Le courage  relève en fait de la morale dont il constitue une des vertus fondamentales. En ce sens il tire sa nature en référence aux valeurs humaines et ne peut donc être assimilé à un quelconque mécanisme psychique. En tant que vertu, il n’est pas une réalité occasionnelle, la velléité d’un moment mais une disposition permanente à servir le Bien. En ce sens ses synonymes sont beaucoup plus « grandeur d’âme », « générosité » au sens cartésien du terme à savoir cette volonté d’entreprendre et d’exécuter toutes les choses qu’on juge être les meilleures pour l’Homme. Par là-même, le courage ne peut être dissocié de la responsabilité.

 

On oublie par trop que l’étymologie de « courage » est « cœur », le cœur spirituel de l’être humain. On mesure à cela que le courage s’inscrit dans une dimension philosophique et spirituelle puisqu’il implique la conscience de l’Humain et, dans le cadre de notre liberté, celle d’un engagement au service de ce qui le fait. Il est dommage que le laïcisme et le rationalisme liés au matérialisme qui caractérisent notre société aient fait passer à la trappe certains pans de la personnalité d’Arnaud Beltrame que ses proches  ont pourtant mis en exergue.

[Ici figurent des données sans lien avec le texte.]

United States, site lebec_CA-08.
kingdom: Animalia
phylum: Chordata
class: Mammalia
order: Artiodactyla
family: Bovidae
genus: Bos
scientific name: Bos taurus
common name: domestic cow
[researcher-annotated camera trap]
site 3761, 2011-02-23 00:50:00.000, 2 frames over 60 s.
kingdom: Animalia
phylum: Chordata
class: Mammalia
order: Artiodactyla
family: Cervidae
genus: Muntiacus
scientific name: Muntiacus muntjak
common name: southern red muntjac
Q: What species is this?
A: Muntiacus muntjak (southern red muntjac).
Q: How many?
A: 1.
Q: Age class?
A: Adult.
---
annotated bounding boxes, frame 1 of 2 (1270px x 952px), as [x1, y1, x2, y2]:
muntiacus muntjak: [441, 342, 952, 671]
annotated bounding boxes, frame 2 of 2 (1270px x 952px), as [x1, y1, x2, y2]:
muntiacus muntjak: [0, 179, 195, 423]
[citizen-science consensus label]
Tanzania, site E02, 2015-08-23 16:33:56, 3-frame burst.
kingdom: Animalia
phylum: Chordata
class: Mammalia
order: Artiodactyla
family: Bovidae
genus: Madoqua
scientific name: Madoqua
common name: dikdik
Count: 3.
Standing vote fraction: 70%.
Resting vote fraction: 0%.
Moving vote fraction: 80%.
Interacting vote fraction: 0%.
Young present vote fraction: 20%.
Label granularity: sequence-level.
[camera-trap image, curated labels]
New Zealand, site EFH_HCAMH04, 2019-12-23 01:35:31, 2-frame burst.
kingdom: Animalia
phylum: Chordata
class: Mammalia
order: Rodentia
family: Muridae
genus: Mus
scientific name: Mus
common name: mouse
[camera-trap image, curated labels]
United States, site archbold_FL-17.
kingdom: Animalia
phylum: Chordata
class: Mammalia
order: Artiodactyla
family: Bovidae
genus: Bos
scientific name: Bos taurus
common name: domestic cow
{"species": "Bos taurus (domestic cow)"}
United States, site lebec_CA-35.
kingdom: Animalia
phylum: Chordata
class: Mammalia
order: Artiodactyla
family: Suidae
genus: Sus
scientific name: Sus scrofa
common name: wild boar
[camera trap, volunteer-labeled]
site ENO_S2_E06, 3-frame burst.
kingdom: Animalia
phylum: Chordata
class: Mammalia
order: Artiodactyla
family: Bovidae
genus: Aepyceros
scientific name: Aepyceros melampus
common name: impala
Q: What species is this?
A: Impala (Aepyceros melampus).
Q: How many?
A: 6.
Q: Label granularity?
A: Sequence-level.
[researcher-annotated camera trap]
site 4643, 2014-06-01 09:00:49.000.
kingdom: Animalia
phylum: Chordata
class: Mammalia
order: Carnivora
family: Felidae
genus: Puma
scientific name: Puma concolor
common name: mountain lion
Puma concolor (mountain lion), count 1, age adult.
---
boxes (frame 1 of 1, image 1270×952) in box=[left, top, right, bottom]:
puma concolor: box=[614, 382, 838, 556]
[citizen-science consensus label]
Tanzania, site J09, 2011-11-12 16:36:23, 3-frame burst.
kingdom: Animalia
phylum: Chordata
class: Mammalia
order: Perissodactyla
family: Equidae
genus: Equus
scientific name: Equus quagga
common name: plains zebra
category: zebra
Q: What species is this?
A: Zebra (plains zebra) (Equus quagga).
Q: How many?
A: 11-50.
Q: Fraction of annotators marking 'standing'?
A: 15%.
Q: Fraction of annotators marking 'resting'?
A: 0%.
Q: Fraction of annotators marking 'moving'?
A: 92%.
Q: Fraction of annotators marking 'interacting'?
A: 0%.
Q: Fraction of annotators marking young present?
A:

A savoir sa foi religieuse, son engagement maçonnique dans une obédience théiste qui sont autant d’itinéraires qui témoignent d’une vie spirituelle forte et qui donnent une autre dimension à son sacrifice.

 

Peut-on alors parler d’héroïsme ? Certes pas dans l’acception que porte notre culture actuelle qui fait la promotion, notamment auprès de notre jeunesse prompte à s’identifier à eux, de ces super-héros masqués et costumés, robots humanoïdes, aux comportements extraordinaires qui justifient leur violence par des semblants de justice. On ne peut faire référence non plus, effet de cette mode emphatique qui caractérise pour beaucoup le regard que nous portons sur les choses, à la signification galvaudée voire usurpée du mot qui  définit l’héroïsme par des actes qui sortent de l’ordinaire. L’héroïsme ne peut se comprendre autrement qu’en tant que geste d’amour qui s’inscrit dans une quête attachée à donner du sens à sa vie. Dans une démarche fondée sur la volonté d’être fidèle à soi-même et ce, au-delà de la notion même de devoir, au service d’un Idéal pour lequel on refuse de subir : l’Homme. En cela Arnaud Beltrame est un héros.